The years 1982/83 and 1991 to 1994 are exceptions: Despite exceptionally strong El Niño conditions, there was no major damage to the reefs outside the Pacific - in the Caribbean, for example, where the two are otherwise almost parallel went hand in hand, as noted by marine biologists around Jennifer Gill from the University of East Anglia in Norwich. What saved the colorful structures from the otherwise apparently common heat shock?

In addition to changed ocean currents and wind systems, solar radiation is primarily responsible for the warming of the water: if it penetrates the atmosphere unhindered, it heats up the ocean; if, on the other hand, it is blocked by heavy cloud formation or a large number of aerosols, these act as a protective screen and the water remains relatively cooler.
The researchers are now investigating exactly this connection, because shortly before or during the El Niños of 1982/83 and 1991, the two volcanoes El Chichón in Mexico (1982) and Pinatubo in the Philippines (1991) erupted.
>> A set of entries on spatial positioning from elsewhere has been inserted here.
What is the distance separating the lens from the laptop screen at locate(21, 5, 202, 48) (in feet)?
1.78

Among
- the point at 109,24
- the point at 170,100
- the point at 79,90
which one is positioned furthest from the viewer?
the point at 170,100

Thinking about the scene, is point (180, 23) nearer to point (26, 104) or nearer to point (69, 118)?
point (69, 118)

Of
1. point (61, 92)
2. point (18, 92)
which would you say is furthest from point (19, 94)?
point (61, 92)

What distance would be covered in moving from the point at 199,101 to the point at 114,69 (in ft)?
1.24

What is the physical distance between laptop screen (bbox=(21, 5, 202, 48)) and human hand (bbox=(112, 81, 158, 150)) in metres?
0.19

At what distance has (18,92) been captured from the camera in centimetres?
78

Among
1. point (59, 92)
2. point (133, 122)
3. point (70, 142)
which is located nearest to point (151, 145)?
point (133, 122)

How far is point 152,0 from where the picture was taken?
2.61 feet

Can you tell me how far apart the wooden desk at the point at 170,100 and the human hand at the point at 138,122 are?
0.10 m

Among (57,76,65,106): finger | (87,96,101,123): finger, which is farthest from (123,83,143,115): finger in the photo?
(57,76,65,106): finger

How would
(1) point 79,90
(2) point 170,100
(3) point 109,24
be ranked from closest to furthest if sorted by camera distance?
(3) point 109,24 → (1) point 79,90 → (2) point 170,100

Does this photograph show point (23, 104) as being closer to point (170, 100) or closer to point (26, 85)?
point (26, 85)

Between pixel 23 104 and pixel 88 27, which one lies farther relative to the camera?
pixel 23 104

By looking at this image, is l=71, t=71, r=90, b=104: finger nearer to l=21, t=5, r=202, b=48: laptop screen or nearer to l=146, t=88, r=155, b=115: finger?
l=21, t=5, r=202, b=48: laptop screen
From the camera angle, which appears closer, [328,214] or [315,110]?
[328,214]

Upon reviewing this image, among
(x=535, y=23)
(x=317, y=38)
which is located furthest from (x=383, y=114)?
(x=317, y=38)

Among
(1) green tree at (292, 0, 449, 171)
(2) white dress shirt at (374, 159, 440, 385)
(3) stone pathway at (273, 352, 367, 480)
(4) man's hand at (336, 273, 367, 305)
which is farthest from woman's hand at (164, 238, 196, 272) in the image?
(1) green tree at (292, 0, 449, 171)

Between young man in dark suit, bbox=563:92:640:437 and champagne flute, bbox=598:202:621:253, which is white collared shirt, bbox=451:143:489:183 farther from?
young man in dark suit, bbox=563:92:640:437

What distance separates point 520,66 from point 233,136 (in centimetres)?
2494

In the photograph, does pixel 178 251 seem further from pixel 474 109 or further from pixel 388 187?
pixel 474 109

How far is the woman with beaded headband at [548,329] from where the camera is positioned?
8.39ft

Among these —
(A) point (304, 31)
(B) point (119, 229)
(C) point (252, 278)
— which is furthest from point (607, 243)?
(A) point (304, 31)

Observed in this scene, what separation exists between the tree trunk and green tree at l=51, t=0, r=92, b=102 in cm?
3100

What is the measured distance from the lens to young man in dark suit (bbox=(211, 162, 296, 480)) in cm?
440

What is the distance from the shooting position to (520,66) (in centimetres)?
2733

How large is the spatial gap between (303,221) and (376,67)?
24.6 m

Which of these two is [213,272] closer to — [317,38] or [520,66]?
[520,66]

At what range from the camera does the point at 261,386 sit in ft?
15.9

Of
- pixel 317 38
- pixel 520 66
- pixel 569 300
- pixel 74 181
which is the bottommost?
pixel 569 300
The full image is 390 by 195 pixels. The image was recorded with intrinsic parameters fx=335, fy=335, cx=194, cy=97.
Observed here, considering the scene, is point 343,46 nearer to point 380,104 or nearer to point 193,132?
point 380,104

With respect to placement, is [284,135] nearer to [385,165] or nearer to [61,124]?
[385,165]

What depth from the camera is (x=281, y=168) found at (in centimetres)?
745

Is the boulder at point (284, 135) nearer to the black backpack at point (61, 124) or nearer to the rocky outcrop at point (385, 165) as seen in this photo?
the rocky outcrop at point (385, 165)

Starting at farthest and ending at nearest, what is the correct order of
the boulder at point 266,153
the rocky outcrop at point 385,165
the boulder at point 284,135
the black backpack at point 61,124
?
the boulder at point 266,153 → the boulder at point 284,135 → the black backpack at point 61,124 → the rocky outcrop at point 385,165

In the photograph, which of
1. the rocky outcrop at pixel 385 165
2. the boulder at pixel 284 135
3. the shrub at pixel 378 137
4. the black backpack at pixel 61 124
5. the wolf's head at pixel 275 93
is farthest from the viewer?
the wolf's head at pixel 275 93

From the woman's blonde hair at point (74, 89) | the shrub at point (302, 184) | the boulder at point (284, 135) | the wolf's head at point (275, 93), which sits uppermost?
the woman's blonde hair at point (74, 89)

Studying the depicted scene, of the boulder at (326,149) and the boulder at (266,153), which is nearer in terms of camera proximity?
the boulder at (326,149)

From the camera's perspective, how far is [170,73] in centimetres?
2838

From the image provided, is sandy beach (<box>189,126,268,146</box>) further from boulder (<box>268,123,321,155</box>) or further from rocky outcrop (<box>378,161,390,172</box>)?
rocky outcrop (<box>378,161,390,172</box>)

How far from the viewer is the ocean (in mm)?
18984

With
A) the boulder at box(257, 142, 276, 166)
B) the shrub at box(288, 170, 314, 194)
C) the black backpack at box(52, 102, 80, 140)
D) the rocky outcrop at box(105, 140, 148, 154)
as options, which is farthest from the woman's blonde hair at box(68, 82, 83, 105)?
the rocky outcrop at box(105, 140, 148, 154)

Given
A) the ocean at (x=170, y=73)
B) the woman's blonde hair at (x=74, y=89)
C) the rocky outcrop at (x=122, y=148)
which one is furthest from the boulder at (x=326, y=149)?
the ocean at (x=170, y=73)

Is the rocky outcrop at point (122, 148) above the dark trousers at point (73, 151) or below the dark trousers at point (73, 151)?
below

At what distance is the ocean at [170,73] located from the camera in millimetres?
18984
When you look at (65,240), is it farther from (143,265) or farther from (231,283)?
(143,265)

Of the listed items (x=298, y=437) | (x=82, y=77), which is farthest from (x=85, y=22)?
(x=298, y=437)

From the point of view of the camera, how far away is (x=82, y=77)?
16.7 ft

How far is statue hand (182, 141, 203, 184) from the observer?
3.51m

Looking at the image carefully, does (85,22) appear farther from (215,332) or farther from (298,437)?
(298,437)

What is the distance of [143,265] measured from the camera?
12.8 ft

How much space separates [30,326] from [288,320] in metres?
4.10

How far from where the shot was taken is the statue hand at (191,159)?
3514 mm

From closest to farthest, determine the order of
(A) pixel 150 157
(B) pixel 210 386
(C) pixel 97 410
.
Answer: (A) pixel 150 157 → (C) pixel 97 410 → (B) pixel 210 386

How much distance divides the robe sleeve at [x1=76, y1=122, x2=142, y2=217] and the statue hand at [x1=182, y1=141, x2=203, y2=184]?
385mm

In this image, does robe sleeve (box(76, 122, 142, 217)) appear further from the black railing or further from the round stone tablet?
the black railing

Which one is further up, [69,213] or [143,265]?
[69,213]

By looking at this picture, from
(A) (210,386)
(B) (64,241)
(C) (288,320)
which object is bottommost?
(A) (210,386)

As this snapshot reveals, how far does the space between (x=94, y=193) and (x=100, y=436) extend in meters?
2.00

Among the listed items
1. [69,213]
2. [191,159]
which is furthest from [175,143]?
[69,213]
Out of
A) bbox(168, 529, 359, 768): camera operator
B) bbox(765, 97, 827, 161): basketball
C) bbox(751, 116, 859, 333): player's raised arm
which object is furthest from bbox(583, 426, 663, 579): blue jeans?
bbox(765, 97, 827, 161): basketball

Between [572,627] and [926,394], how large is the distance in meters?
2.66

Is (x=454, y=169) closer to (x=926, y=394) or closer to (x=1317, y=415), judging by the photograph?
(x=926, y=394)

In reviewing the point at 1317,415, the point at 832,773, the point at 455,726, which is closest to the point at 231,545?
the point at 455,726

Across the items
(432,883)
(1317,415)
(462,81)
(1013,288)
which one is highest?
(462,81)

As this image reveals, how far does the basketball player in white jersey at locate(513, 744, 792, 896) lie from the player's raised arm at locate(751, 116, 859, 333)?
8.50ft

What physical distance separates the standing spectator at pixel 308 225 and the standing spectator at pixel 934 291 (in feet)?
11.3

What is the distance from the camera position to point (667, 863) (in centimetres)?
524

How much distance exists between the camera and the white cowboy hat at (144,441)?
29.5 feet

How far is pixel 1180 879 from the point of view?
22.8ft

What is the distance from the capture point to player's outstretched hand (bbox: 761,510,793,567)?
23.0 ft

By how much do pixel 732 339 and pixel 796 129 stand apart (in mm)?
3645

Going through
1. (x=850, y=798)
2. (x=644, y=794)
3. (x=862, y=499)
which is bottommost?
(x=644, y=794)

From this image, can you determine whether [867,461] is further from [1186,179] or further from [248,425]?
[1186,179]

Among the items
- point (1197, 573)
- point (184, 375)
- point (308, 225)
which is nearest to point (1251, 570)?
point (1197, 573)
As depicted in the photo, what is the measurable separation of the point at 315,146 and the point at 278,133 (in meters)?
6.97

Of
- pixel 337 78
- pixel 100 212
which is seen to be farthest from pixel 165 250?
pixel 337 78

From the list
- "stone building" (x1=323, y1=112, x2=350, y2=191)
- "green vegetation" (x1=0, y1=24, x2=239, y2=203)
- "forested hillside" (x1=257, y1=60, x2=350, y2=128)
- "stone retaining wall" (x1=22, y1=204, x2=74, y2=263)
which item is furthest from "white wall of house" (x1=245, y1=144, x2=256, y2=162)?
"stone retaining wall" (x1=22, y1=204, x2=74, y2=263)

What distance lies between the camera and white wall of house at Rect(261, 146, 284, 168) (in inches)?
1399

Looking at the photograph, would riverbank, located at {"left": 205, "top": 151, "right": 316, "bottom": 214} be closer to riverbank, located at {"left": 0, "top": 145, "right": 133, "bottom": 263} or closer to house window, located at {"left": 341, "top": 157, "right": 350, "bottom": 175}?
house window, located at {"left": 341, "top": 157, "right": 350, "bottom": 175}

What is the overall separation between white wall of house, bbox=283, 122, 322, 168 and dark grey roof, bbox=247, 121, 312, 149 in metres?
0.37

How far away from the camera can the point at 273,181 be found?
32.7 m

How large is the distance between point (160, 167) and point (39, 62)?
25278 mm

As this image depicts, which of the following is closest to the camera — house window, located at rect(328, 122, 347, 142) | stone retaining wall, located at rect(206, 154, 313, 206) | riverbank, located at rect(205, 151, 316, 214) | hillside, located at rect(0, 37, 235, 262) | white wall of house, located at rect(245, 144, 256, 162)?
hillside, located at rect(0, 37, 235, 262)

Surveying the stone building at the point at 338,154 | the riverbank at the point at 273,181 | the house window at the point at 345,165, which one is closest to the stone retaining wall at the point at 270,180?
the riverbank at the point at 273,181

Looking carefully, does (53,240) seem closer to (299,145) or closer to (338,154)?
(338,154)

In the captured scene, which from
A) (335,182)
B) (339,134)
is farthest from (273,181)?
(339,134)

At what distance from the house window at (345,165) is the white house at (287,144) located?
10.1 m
They threw considerable amounts of ash and sulfur dioxide into the atmosphere, with the latter reacting with water to form droplets of sulfuric acid, which, as corresponding clouds, veiled the earth, sometimes for years. As sun blockers, they lowered regional temperatures by one to two degrees, depending on where the atmospheric currents took them.
For the corals, these moderate cooling temperatures were the deciding factors, as model calculations confirmed: El Niño periods with clean air caused almost twenty times the damage in the Caribbean compared to the two events with the volcanic eruptions. A ten percent reduction in the amount of aerosols in the air can therefore increase the extent of bleaching by a third.
The fact that the American subsea in particular benefited from the eruptions may also have something to do with the usually higher dust concentration in the atmosphere here anyway, because trade winds regularly carry particles from the Sahara and the Sahel zone. Several million tons float across the Atlantic to the west every year. Together with the volcanic ash, they can obviously bring the corals through critical warm phases - but sometimes with unpleasant long-term consequences: because deadly germs sometimes travel with the Sahara dirt. Instead of overheating, the reefs then die from introduced diseases.